Abstract In this contribution we introduce a new model-free method for object tracking. The tracking is posed as a segmentation problem which we solve using the watershed algorithm. A framework is defined to compute the required topographic surface from distances to the predicted contour, intensity edges and motion edges. This multifeature tracking approach yields accurate results in the presence of object corners, image clutter, and camera motion. Results on real sequences confirm the stability and robustness of the method. Objects are tracked over long sequences and in the presence of fast object motion.

1. Introduction In digital video analysis, which has attracted an increasing attention in recent years, tracking objects is of great importance for segmentation tasks as well as for content-based video indexing. Due to the diversity of objects and events appearing in video, a tracking scheme should be: • able to track objects of arbitrary shape. • able to cope with non-rigid motion. • robust to camera movement. • robust to image clutter. In this paper, we focus on tracking of the object contour. In most existing methods, contours are approximated by a parametric model. For example, in [2, 6], the contour is approximated by B-splines. The methods first fit a Bspline curve to the intensity edges and then use a Kalman filter to track the B-spline coefficients. Several other tracking algorithms are based on the model of active contours or snakes with energy [11, 10]. Contour energy commonly

comprises two parts: the external energy representing the image forces attracting the contour to image features, and the internal energy imposing smoothness on the contour. In [11], Terzopoulos et al, in addition, defined the kinetic energy taking into account the motion of the contour. The Euler-Langrange equation, describing the minimization of the total energy, is the basis for the construction of a Kalman filter. Although this equation is defined in the continuous domain, the implementation requires the contour to be approximated by a polygon with a fixed number of vertices. The approximation of the contour using models with a fixed number of parameters has the drawback that it cannot track objects of arbitrary shape. The methods need to impose smoothness constraints on the contour. It causes inaccuracies at corners. While most of the methods use a model to approximate the object contour, a few methods [5, 9] are model-free. In [5], the tracking is performed by means of motion segmentation. The watershed algorithm is employed to segment 3D optic flow. This method lacks techniques to cope with image clutter and does not pose consistency between tracking results of successive frames. In [9], Paragios et al apply the level-set approach to minimize the contour energy. Unlike the snake-based methods mentioned earlier, this approach does not require a polygonal approximation of the contour. However, the method does not work when the camera is moving. In the existing methods the determination of object contour relies on gradient of intensity. We remark, however, that the use of gradient has two drawbacks. First, if the initial contour or a part of its is in an uniform area, the gradient information cannot tell the algorithm where to move the contour. Second, this approach always attracts the contour to areas of highest gradient, corresponding to strongest edges and this is a problem because irrelevant edges, i.e. those inside objects as well as those in the background may have higher contrast than the object boundary. It gets worse when gradient at the contour changes as the object moves into a region of different level of intensity.
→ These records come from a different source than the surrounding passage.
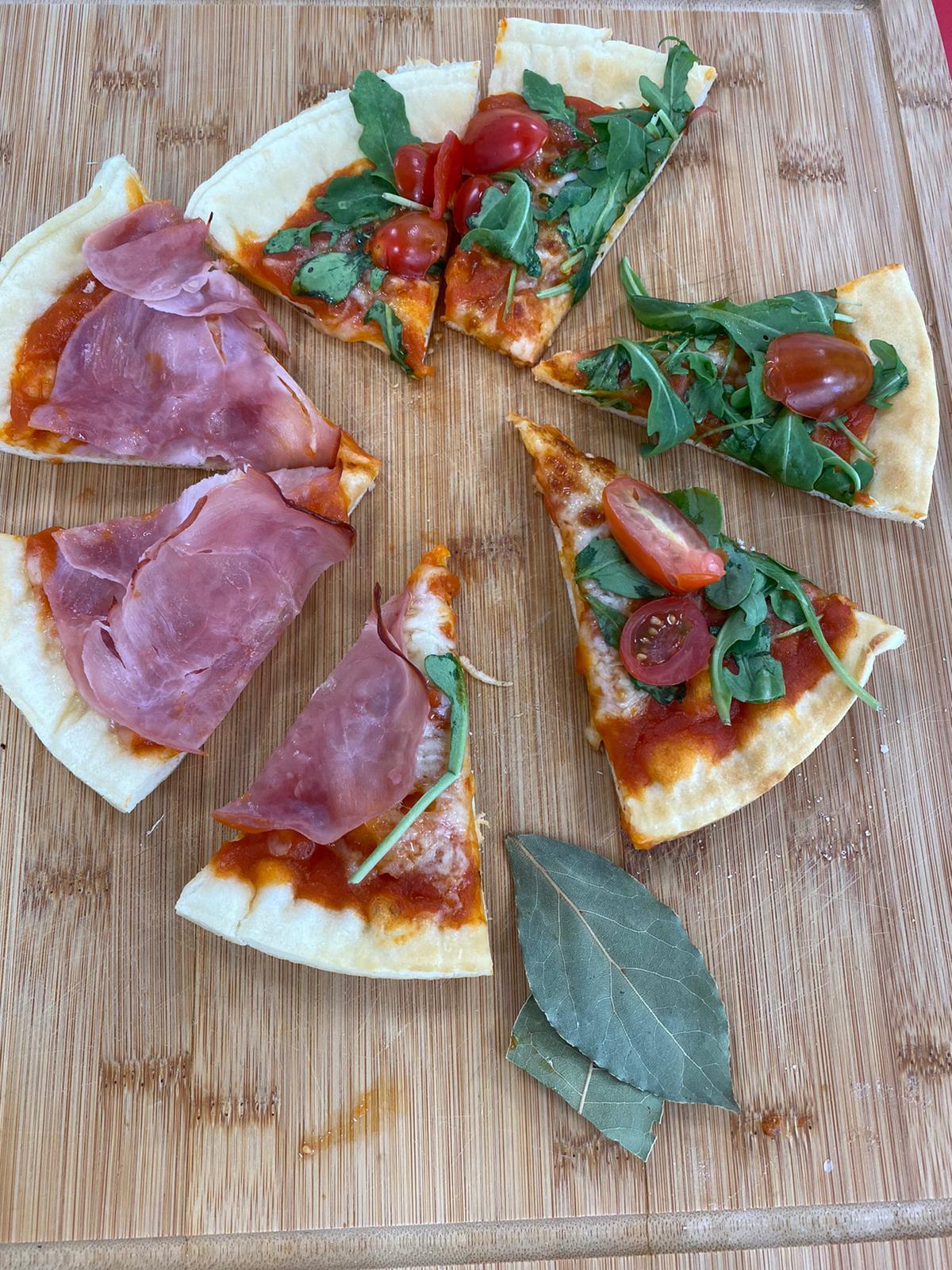 RECETA AMC PIZZA - Cocina rápida y sana para toda la familia con AMC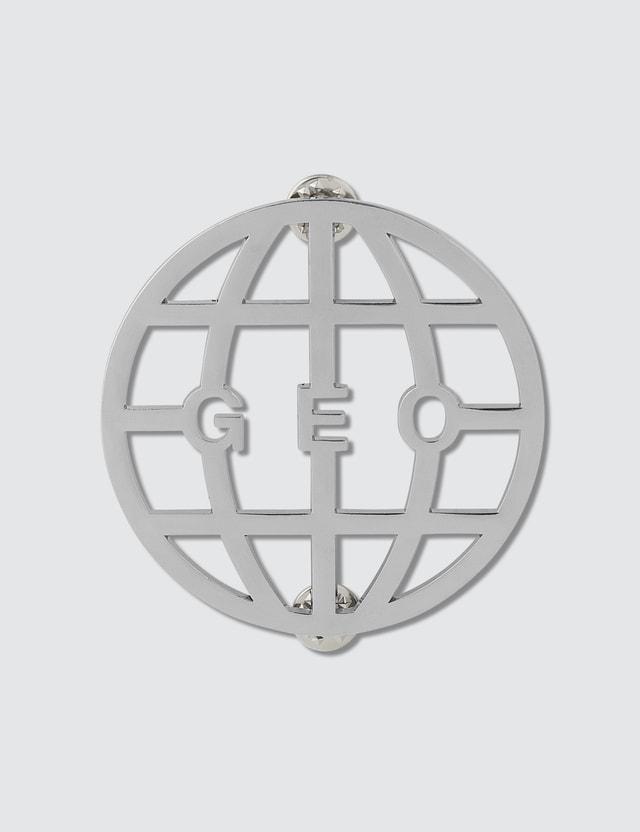 GEO Globe Pin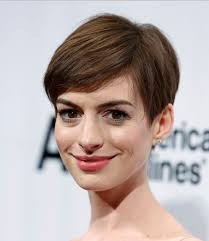 American actress Anne Hathaway and her co-stars Amanda Seyfried, Hugh Jackman and Eddie Redmayne all attended the special Screen Actors Guild (SAG) ... - anne-hathaway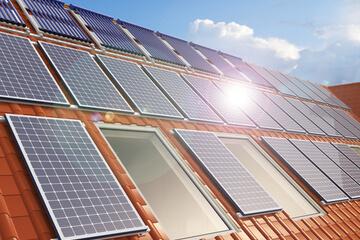 נצלו את השמש לטובתכם - שימוש במערכות חימום סולאריות
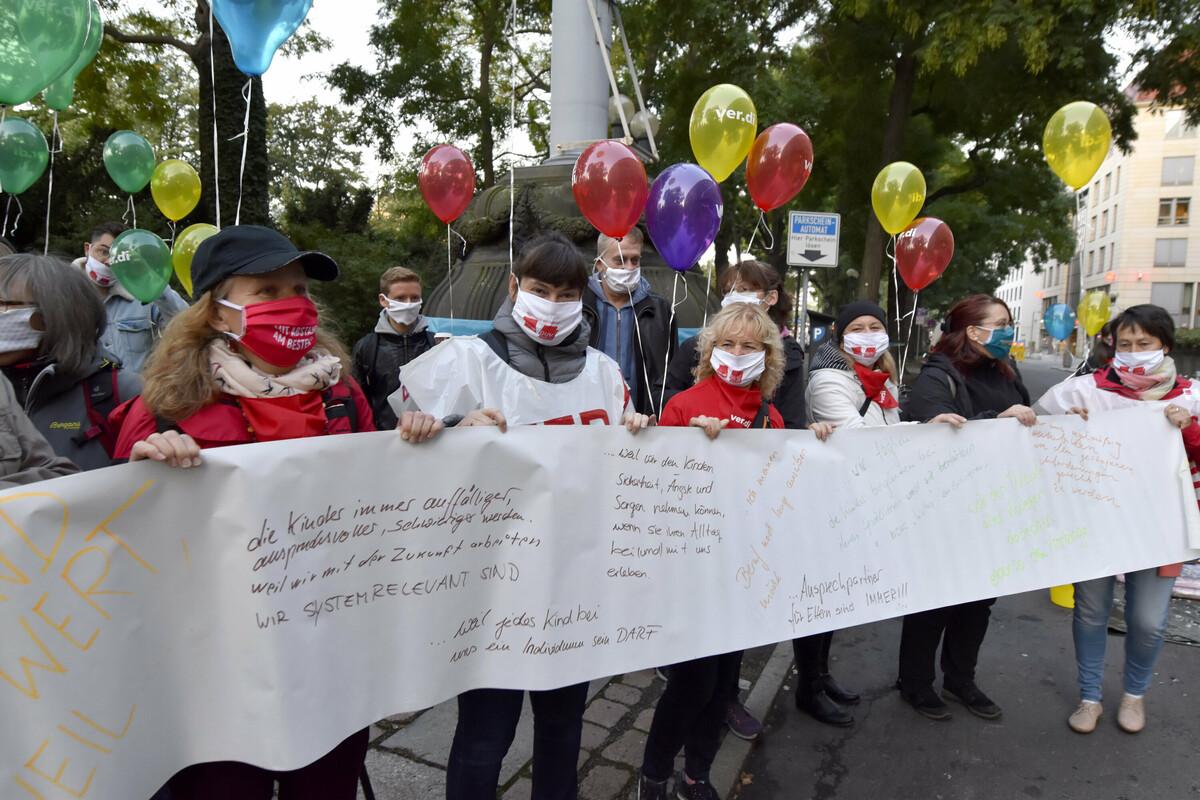 Kita Streik Chemnitz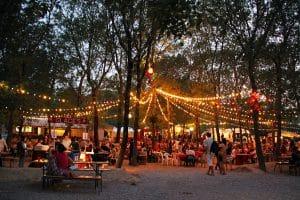 Festival-Alba-la-Romaine-tourisme-ardeche-rhone-villahes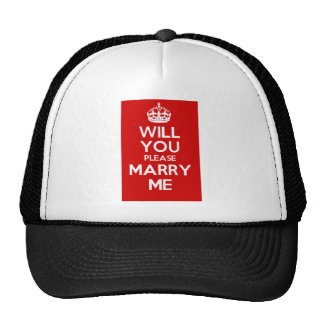 Will You Please Marry Me (Red) Cap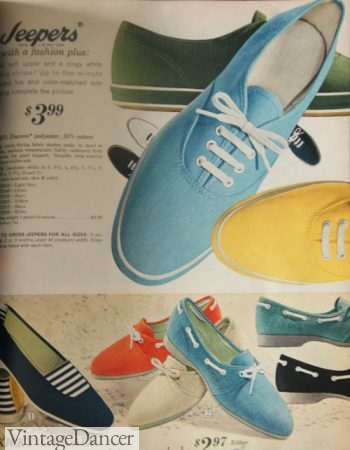 1968 Jeepers sneakers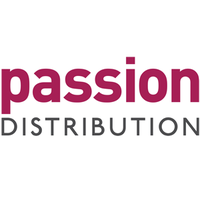 Passion Distribution Ltd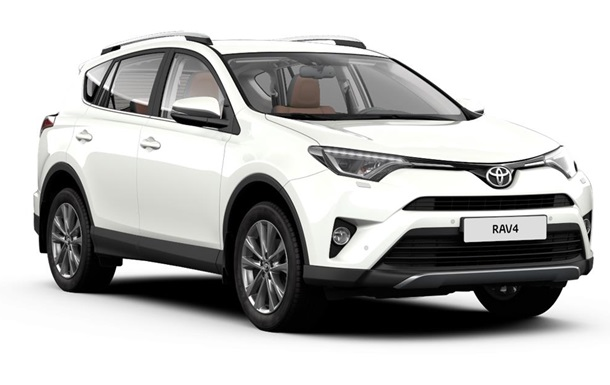 Картинки по запросу Самые востребованные модели Toyota у россиян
Proceedings of the IEEE Conference on Computer Vision and Pattern Recognition, Hilton Head, USA, 2000

In this contribution we develop a new model-free method for tracking contours. The paper is structured as follows. In Section 2 we develop the framework for contour tracking using edges, based on the watershed algorithm. Section 3 discusses the detection method for each kind of edges used. Tracking results are shown in Section 4.

2. Contour tracking using edges Every iteration of a tracking procedure consists of updating the object contour based on measurements in the current frame, taking into account the results from previous iterations. Finding the contour should be based on edges of some object features such as intensity, color or motion. In this section we first develop a new method for the detection of the object contour in an edge map of an arbitrary type. We then extend the method for the case when several kinds of edges are used in combination.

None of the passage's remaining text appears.